With a name like Kwik-Fit, we expected it to be something like Jiffy Lube. It’s a chain. It has the word quick–though strangely spelled–in the title. You would expect their service to be quick.

When my husband came home only a few minute after leaving, I knew that either Kwik-Fit really lived up to their name or there was a problem.

“I have to make an appointment,” he said.

“You’re kidding.”

“Guess when the first available appointment was.”


“Next week.”

I was shocked and appalled but the shock and appallation (Is that a word?) grew even deeper when my husband told me that he’d have to leave the car there all day.

He asked the guy behind the counter, “If I drop it off at 9 in the morning, it should be done by 2:30, right?”

“Maybe,” the guy said.

Maybe? How long does it take to do an oil change. My husband said that when he was there, there was only one car in the whole place. Kwik-Fit should definitely change it’s name.


I’ve been ignoring the blog recently. It’s not because I don’t love all of you and want to tell you every detail about incredibly fascinating life. It’s just been because I’ve been busy or preoccupied or cold. Enough excuses. Here are some pictures.

English Lesson

The most surprising thing about living in England is that the English haven’t yet mastered the language that bears their name.

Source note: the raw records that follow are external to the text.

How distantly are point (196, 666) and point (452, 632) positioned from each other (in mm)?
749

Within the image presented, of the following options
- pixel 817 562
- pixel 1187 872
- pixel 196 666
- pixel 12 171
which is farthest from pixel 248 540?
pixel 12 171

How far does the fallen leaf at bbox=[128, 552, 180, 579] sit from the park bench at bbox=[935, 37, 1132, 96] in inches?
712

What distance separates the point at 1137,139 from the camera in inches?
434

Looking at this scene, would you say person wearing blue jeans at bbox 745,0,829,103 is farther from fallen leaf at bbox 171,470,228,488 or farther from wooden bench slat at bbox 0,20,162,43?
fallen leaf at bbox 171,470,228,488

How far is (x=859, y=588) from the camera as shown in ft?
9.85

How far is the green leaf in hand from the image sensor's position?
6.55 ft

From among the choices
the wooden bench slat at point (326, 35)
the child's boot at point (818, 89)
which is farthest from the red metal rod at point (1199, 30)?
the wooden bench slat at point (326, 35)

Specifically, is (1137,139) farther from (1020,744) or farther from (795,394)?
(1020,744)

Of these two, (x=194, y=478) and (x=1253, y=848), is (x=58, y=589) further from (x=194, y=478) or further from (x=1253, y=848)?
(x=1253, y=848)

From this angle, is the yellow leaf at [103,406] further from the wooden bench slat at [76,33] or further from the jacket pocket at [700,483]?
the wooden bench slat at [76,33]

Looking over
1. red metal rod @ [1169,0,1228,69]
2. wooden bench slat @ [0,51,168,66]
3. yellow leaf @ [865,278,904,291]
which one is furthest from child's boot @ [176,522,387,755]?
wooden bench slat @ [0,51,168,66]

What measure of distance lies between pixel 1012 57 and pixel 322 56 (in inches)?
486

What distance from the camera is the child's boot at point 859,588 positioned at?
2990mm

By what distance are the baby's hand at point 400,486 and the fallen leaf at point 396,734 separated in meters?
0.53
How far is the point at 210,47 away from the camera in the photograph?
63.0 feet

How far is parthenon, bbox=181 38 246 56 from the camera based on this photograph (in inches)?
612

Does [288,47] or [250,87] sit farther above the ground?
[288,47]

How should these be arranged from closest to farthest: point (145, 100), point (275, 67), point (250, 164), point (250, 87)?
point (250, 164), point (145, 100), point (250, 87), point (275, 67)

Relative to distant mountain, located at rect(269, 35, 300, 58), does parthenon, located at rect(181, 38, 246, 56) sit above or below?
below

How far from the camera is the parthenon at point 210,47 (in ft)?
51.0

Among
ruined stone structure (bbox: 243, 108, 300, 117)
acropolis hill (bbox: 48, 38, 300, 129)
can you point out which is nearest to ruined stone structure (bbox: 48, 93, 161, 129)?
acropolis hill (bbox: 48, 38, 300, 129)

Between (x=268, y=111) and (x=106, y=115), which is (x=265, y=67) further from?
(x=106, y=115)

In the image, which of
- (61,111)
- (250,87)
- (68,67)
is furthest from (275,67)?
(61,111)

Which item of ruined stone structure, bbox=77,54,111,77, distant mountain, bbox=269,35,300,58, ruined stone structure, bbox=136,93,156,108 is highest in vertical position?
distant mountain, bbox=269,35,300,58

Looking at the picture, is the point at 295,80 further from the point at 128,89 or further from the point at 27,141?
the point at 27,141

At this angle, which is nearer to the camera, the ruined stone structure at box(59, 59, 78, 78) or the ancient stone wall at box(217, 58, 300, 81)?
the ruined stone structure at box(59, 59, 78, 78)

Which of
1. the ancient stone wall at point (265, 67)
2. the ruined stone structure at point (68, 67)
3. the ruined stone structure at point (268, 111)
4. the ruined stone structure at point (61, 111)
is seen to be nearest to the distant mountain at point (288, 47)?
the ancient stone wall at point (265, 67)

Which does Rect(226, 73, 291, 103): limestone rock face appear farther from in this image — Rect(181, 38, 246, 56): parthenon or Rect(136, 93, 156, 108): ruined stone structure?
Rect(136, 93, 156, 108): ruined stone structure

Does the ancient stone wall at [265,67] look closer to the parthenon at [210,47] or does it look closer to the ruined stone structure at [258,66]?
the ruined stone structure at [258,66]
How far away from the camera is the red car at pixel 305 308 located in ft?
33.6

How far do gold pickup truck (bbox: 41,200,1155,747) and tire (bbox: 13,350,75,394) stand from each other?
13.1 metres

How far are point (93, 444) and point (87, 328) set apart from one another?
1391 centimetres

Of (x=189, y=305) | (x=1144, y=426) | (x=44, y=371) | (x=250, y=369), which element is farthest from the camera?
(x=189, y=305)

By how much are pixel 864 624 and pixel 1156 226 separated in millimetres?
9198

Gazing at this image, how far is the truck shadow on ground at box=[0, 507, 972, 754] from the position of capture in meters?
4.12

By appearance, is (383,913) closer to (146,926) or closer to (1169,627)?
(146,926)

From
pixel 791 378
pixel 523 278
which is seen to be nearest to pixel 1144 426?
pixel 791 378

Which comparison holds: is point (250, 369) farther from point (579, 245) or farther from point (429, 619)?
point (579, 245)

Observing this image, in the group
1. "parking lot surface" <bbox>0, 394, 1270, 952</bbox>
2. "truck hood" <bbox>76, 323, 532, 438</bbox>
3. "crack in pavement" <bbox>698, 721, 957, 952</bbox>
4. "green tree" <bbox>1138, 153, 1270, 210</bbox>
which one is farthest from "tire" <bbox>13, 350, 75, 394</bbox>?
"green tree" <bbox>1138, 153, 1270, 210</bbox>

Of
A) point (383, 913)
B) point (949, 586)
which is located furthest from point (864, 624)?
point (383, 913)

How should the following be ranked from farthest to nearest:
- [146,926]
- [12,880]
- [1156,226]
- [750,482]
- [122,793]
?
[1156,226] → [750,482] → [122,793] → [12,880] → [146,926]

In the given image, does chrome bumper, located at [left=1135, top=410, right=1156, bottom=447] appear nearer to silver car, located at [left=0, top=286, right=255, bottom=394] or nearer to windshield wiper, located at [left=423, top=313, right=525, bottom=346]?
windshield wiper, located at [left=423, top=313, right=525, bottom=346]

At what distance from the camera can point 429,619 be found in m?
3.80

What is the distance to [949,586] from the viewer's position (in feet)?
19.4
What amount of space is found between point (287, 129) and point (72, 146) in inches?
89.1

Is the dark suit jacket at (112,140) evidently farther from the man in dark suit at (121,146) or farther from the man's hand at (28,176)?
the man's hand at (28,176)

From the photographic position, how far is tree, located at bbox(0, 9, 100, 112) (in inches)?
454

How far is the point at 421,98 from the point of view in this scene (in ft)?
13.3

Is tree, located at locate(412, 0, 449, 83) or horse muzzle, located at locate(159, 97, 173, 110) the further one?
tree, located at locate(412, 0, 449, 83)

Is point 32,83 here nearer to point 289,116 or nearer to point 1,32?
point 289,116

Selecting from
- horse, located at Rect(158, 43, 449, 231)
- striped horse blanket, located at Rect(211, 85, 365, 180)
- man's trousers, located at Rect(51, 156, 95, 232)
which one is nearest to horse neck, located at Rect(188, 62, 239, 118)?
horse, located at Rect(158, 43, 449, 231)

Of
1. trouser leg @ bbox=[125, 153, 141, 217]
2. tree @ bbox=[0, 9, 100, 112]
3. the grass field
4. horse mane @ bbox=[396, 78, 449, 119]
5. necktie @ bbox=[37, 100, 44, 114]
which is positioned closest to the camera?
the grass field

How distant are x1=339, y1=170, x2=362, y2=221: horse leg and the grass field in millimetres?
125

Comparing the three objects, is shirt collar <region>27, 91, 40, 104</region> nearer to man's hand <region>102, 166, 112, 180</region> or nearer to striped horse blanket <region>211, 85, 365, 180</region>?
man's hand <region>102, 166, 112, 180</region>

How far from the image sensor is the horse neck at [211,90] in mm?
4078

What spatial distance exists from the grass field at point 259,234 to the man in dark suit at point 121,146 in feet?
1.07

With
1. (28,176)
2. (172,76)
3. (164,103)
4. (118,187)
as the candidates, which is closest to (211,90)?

First of all, they don’t know how to spell. It’s not just a few cases either. I see misspellings everywhere. They’re even in the newspaper. The mistakes are small, like for some reason most everyone seems to think that when spelling words like labor and favor, they should add a random u that just doesn’t belong. They also tend to replace z with s in words like realize. I tried to point this mistake out to someone once, and that’s when I discovered that part of the problem is that no one ever taught them the proper names for the letters in the alphabet. I don’t know what this zed thing is, but it needs to be corrected.